Where have I been this past month and a half!?
Well, I've been doing a lot better lately. I've made a fair amount of progress in this whole thing. I'm not sure what I attribute it to... but it has just sort of happened.
I am not sure what I do and dont believe. But I am over feeling like Mormons are the only true church... In fact I always felt that whole sentiment was somewhat nonsensical. (ever since I was small...) But now if I apply that to my life, I can feel more comfortable with going forward, and not being afraid of being and living as a gay man.
I am less afraid. I am more confident. I don't really think its some horrible thing anymore. It is what it is. Why should I live my life in constant fear of going to hell? Why should I buy into the argument that this is some temporary thing, and that in the afterlife i'll be 'perfected' and become straight? That doesnt make sense to me, at all. Moreover, I simply dont agree with that idea. Gay is gay. Straight is straight. Heaven is heaven. If there is one thing I strongly believe in, its diversity. People, life, the afterlife, should NOT be all the same. We should be different. And I find beauty in our differences. I believe and hope that God finds beauty in our differences and creates diversity so we can find beauty, happiness and life in it. That includes gay people. I'd die another death (after I die the first time...haha) of boredom if "heaven" is the way its described in Mormon doctrines. I want the peace and happiness that they describe. But who says they have a copyright to that?
My views on life, on afterlife are much more open, much more fluid and less set in the words of books and prophets of old. These, to me, are mostly good examples of what people should strive to be. But I dont think that only one set of people have it 100% right. But look at Gandhi, look at, Mother Teresa, look at Princess Diana... Gandhi for one did not practice western religion. Do I believe that he will choose mormonism in the afterlife, or that he should have to? No, I do not believe that. I see truth and beauty in all people, as they were, as they are, and as they will always be.

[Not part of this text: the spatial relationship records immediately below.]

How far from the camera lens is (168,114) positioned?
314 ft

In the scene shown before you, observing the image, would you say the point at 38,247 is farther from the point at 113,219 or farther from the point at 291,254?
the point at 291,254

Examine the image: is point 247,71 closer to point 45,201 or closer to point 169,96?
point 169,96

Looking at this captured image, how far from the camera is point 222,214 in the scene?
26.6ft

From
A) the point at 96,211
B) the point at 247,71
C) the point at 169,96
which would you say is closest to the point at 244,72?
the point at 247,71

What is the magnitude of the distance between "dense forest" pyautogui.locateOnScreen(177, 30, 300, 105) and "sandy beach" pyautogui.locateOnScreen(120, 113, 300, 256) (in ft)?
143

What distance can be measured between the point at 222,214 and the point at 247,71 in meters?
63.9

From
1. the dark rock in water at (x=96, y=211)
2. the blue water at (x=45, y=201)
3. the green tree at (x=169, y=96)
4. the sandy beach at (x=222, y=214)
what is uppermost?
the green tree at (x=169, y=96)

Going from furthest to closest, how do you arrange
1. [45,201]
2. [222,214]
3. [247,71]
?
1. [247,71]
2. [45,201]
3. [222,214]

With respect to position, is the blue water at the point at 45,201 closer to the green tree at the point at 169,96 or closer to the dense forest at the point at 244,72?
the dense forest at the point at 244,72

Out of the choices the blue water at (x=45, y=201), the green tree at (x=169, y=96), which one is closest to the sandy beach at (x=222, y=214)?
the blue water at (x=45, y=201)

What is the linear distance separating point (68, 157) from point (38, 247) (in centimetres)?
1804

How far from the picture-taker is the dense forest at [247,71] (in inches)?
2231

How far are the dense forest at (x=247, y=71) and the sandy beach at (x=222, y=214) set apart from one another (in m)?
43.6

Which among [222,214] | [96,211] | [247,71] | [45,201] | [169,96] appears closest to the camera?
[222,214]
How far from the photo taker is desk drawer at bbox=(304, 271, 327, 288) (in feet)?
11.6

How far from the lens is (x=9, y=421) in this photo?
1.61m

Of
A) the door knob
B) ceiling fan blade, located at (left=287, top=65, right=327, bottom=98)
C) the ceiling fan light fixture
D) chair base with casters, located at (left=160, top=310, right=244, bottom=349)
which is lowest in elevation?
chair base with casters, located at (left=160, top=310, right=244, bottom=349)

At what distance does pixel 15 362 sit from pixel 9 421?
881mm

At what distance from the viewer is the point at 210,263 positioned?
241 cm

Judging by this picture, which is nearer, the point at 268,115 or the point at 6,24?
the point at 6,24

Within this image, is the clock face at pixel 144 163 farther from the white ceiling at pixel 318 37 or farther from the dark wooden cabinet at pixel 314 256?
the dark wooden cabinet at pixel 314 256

Maybe I am trying too hard to be optimistic. Perhaps the church is right. But I dont think they are, and I hope they're not. And by gosh, I am gonna try to make my life work and make me happy, no matter what anyone says. There is no guarantee, no matter what experiences we believe we have, that we wont die and that will be it. We have to try our hardest to make the most of our lives, be good people, and leave behind us a good history of how we treat each other. That's what I know, and that's what I believe matters.